La tradición universal de la fiesta de Navidad se caracteriza, sobre todo, por ser una fiesta de la niñez. Los obsequios y los regalos, símbolo de la caridad cristiana, fascinan a miles de niños que se aproximan al mundo real a través del mundo fantasioso de los juguetes. Cada juguete encierra un ensueño, un deseo e incluso una aspiración. De algún modo, entre las más cálidas representaciones humanas, la Navidad representa a la infancia, no solo de Jesús, nacido humildemente en Belén, sino al universo lleno de vida que representa a través del niño la eternidad de la especie y el proceso infinito de renovación incesante de la humanidad. 

No obstante, los niños son entre todas las criaturas vivientes las más dependientes y las menos autónomas, objetos por esto mismo de cuidado, ternura y atención de las madres y padres por un periodo, el más largo entre todos los seres animados de la vida biológica. 

Repugna a la conciencia, entonces, cuando se contempla el espectáculo tremendo de millones de niños y niñas que sufren de diversas formas de violencia y maltrato precisamente en los principales ámbitos de socialización como son la familia, la escuela y la comunidad, al ser considerados por los adultos como objetos de su propiedad en tanto seres inferiores y carenciados, antes que como verdaderos sujetos de derecho.
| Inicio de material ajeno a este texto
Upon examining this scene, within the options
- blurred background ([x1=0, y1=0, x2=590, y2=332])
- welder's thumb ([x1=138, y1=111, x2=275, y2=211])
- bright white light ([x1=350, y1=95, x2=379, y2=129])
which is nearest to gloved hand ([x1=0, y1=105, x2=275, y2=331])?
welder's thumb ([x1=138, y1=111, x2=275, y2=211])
Repugna a la conciencia, entonces, cuando se contempla la realidad de millones de niños que pueblan con su presencia tercermundista una gran parte del planeta y que sufren de falta de alimento, de nutrición y de vestido. Millones de niños que tempranamente manumitidos de una autoridad paterna impotente ante la vida, se ven obligados a autosostenerse con la cantidad de proteínas, albúmina y vitaminas en las dosis justas para no morir. 

Del acervo mundo de la pobreza, ancho y ajeno, el niño es la primera y la más trágica de las víctimas. Una inmensa mayoría de los niños tienen que sobrevivir a través de agotadoras faenas de trabajo material, vendiendo sus fuerzas a precio vil, recibiendo siempre el salario de hambre o apenas un mendrugo en tareas de alto riesgo, limpiando parabrisas, lustrando zapatos, de vendedor callejero o realizando piruetas en la vía pública, más aún una parte de ellos terminan haciendo de las calles su hábitat habitual recibiendo el denominativo de ‘hombres topo’. 

La fiesta de Navidad, en efecto, llega siempre con su cortejo religioso de palabras de paz y caridad. Empero, los potentes impulsos del mercado, los intereses concretos de los vendedores y de los fabricantes, han excluido a millones de seres pequeños de la ilusión unánime de poseer el juguete soñado. Para muchos, para demasiados, la ilusión de ‘tener’ o de ‘poseer’ se esfuma en las amarguras de las pesadillas cotidianas de la sobrevivencia en la lucha por la existencia.

Si se pudiera transformar la Navidad en un acto de conciencia mundial acerca de la solidaridad humana, para la búsqueda de soluciones o paliativos, al menos, ante el espectáculo tremendo, injusto, inconcebible y sin embargo verdadero de la miseria de las y los niños, entonces, la Navidad podría tener un verdadero significado.